PROBLEMS TO SOLVE:
**A.** Decide whether each statement agrees with the passage on permafrost cooling, answering yes or no and quoting the words that settle it: (i) the condenser is mounted on a tower; (ii) the evaporators sit above the ground surface; (iii) replacing a single evaporator pipe requires dismantling the entire device.
**B.** Please copy the passage on permafrost cooling from "Currently, the trend" to "indicators [Roshydromet, 2020].".
**C.** Translate this sentence from the passage on permafrost cooling into Spanish: "The supply pipeline and coolant discharge pipeline form a circuit closed through the condenser."

TEXT TO READ:
══════════════════════════════
Currently, the trend towards increasing permafrost thawing depth continues. Cyclic warming also plays an important role in this process. Warming is evidenced by a rapid reduction in the Arctic ice cover, an increase in the thickness of the seasonally thawed permafrost layer, and a decrease in the duration of snow cover and other indicators [Roshydromet, 2020].

However, we should not forget about thermal anomalies of the urban climate, which have a noticeable impact on both the economy and ecology of the city [Esau et al., 2019]. In cities, heat flows lead to an increase in the depth of seasonal thawing, which, in turn, creates a threat to infrastructure facilities—the bearing capacity of foundations decreases [Roshydromet, 2008]. Thus, the problem arises of preserving the soils underlying buildings and structures in a frozen state. At the moment, one of the most efficient means of cooling and freezing soils under permafrost conditions is seasonal cooling devices (SCD), a detailed description and principle of operation of which are given in [Dolgikh et al., 2008; Anikin et al., 2011; Anikin, Spasennikova, 2012]. Earlier, numerical modeling of the SCD operation was carried out to assess the efficiency of their use in certain geocryological conditions in order to choose the most optimal version of the system [Dolgikh et al., 2013, 2014, 2015; Anikin et al., 2017a, b; Gorelik, Khabitov, 2019; Gorelik et al., 2019]. This work presents a new system for temperature stabilization of frozen soils, patented by the authors [Patent…, 2020]. The main advantage of the proposed SCD model is the ability to install evaporators under buildings (structures) under construction and in operation on frozen soils, as well as the ability to repair and replace individual evaporator pipes without dismantling the entire device, while maintaining its high freezing capacity. To assess the effectiveness of the proposed system, an analytical model of its functioning has been developed.

 PRINCIPLE OF OPERATION OF THE COOLING DEVICE

The device for temperature stabilization (Fig. 1) is a condenser installed on a tower; the coolant supply pipeline is made in the form of a vertical pipe that turns into a horizontal one, and then an inclined pipeline removes the coolant. The evaporators located at the base of the structure below the ground surface are connected to an inclined pipeline. The supply pipeline and coolant discharge pipeline form a circuit closed through the condenser.

From the condenser, the coolant liquid (carbon dioxide, ammonia or other refrigerant) flows through supply pipes into an inclined pipeline, from which it flows into the evaporators. The refrigerant (coolant) that has taken up the heat in the form of gas bubbles moves upward under the influence of the Archimedes force and enters the coolant removal pipeline, then the two-phase coolant mixture enters the condenser. The gaseous coolant is condensed in the condenser, after which the liquid phase of the refrigerant enters the evaporators, in which it evaporates cooling the surrounding soil. The cycle is repeated many times.
══════════════════════════════
Items listed in a dataset:
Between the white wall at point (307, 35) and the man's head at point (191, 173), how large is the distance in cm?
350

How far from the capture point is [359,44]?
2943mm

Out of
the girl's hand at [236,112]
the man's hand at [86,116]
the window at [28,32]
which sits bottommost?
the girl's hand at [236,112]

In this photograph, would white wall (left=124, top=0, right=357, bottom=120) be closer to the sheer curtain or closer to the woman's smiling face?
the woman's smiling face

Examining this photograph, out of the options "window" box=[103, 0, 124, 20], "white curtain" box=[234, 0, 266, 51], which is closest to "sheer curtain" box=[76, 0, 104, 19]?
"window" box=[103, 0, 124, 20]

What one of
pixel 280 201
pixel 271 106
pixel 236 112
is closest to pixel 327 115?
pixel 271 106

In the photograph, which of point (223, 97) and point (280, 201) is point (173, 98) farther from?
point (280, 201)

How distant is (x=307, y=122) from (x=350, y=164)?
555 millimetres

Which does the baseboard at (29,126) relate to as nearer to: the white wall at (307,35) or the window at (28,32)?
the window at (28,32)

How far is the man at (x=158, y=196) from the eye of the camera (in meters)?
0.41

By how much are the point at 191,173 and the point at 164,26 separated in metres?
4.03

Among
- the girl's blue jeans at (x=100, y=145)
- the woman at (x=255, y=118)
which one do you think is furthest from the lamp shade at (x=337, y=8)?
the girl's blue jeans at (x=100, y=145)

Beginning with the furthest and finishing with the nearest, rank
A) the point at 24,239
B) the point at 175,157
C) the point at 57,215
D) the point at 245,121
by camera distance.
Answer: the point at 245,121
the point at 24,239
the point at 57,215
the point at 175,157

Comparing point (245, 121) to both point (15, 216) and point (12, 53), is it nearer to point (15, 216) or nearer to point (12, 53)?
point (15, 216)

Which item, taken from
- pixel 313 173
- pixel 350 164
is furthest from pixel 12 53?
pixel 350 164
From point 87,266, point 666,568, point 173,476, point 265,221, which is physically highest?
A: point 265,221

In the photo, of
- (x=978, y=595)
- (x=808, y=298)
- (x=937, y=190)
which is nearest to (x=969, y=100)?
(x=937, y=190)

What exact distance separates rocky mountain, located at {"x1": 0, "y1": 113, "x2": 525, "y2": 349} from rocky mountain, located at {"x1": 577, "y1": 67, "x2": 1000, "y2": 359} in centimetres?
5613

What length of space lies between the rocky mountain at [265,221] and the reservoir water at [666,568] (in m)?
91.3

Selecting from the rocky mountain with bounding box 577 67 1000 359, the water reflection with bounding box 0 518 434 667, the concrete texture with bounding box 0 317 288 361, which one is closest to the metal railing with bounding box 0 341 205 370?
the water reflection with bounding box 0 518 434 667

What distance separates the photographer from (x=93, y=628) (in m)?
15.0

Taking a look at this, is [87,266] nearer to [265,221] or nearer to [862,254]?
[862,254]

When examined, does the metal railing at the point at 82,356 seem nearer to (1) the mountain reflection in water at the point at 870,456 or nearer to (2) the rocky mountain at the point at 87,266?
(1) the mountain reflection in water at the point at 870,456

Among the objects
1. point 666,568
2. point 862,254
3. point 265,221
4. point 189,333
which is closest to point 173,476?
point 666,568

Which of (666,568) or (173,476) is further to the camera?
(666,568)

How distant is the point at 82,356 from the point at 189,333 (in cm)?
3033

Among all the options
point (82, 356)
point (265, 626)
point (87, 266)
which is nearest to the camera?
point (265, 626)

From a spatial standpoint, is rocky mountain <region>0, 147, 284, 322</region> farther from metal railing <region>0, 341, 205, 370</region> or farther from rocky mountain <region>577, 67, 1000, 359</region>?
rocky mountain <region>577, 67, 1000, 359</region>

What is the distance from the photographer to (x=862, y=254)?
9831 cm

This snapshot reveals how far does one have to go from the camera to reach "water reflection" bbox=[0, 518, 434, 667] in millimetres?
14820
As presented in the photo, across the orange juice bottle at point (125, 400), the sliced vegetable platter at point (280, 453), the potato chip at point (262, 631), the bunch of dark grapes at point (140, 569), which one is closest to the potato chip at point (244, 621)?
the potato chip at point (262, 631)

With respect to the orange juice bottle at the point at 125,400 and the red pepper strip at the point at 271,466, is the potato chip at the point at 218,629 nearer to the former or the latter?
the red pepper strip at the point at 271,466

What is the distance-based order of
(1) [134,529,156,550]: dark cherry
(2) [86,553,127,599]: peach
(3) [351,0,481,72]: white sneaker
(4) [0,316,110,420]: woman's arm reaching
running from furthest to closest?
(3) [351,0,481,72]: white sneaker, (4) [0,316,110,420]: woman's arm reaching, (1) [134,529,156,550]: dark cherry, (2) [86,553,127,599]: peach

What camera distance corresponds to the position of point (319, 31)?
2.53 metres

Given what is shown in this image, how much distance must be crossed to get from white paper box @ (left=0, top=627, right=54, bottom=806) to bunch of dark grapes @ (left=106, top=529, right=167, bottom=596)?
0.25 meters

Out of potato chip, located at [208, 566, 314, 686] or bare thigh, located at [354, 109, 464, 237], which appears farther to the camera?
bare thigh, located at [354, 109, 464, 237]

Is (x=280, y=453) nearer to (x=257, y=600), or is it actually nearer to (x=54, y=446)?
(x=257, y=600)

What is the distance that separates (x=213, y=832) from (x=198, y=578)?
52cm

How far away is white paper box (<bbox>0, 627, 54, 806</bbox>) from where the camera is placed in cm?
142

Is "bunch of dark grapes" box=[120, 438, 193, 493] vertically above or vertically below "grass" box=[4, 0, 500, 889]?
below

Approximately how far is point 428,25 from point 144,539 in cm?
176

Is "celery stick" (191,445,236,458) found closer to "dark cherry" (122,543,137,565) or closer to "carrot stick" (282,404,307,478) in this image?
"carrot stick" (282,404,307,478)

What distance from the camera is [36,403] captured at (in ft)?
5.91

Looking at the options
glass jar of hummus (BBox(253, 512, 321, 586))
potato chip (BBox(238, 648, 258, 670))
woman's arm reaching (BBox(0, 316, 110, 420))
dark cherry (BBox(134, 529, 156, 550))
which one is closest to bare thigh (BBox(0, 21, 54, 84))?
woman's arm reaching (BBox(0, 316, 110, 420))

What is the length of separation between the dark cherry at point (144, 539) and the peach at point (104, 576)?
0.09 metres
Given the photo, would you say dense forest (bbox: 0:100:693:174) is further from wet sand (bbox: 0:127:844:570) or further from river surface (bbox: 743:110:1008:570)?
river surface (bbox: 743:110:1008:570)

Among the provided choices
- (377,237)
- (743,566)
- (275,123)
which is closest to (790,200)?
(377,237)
══════════════════════════════
THE ANSWERS:
**A.**
(i) Yes: "is a condenser installed on a tower"
(ii) No: "The evaporators located at the base of the structure below the ground surface"
(iii) No: "the ability to repair and replace individual evaporator pipes without dismantling the entire device"

**B.**
Currently, the trend towards increasing permafrost thawing depth continues. Cyclic warming also plays an important role in this process. Warming is evidenced by a rapid reduction in the Arctic ice cover, an increase in the thickness of the seasonally thawed permafrost layer, and a decrease in the duration of snow cover and other indicators [Roshydromet, 2020].

**C.** La tubería de suministro y la tubería de descarga del refrigerante forman un circuito cerrado a través del condensador.